# Dynamic Visualizations with Plotly
## Zexi Han

In [1]:
import pandas as pd
import numpy as np

import plotly.plotly as py
import plotly.graph_objs as go
import plotly
import cufflinks
plotly.tools.set_credentials_file(username='zexihan', api_key='YzQVrnP4docHXcWDujIc')

In [2]:
prices = pd.read_csv("prices.csv")

In [3]:
prices.head()

Unnamed: 0,date,symbol,open,close,low,high,volume
0,2016-01-05 00:00:00,WLTW,123.43,125.839996,122.309998,126.25,2163600.0
1,2016-01-06 00:00:00,WLTW,125.239998,119.980003,119.940002,125.540001,2386400.0
2,2016-01-07 00:00:00,WLTW,116.379997,114.949997,114.93,119.739998,2489500.0
3,2016-01-08 00:00:00,WLTW,115.480003,116.620003,113.5,117.440002,2006300.0
4,2016-01-11 00:00:00,WLTW,117.010002,114.970001,114.089996,117.330002,1408600.0


In [4]:
prices.shape

(851264, 7)

**Label the 7 columns in the dataset as key or value columns (see Munzner 2.6). Include
this write-up in a markup cell. Write a couple of sentences justifying your choice.**

A key attribute acts as an index that is used to look up value attributes. In prices dataset, "date" should be labeled as key column and other columns are labeled as value columns. Because the "date" column is an independent attribute and uniquely defines an obervation of the stock exchange in the dataset, while other columns are dependent on the "date" column.

**Come up with a task a user might be interested in performing with this dataset. (Refer to
task abstraction from Visual Encoding lecture slides.) Write it in markup. ​You must specify your task using technical visualization terminology, not just a layman’s description.**

Task: Please present how the stock's closing price of Google and Amazon change over time during 2010 - 2016. Is there any story that you can tell from it? Make your visualization interactive and dynamic if necessary.

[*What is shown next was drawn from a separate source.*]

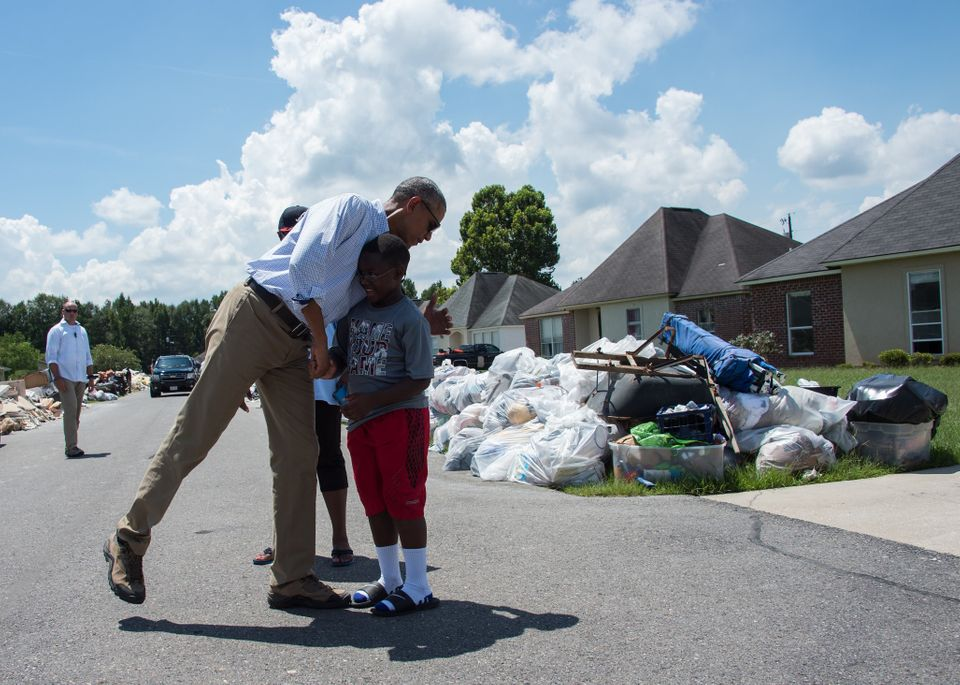 President Barack Obama speaks with residents as he tours a flood-affected area in Baton Rouge, Louisiana, on August 23, 2016.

**Choose two different, reasonable ways to encode the data that allow a user to perform the task you specified in the last step. Focus more on the lecture slides on Marks & Channels, and on Visual Encodings than making an interactive visualization in this step.**

Line plot and area plot are two types of plot for visualizing time-series data like stock closing prices.
1. Line plot encodes two attributes using both point mark and line mark with the vertical spatial position channel for the quantitative attribute of stock closing price and the horizontal spatial position channel for the categorical attribute of date. Each pair of consecutive point marks are connected with a line mark, the slope of which represents the change in price over date. Color channel is used to distinguish two different stocks.
2. Area plot encodes two attributes using line mark and area mark. The line is plotted the same as above and the area is area between the line and the x-axis. Besides the change in price over date encoded with the slope of the line, the value of the stock within a certain date period is encoded using area channel. Color channel is also used.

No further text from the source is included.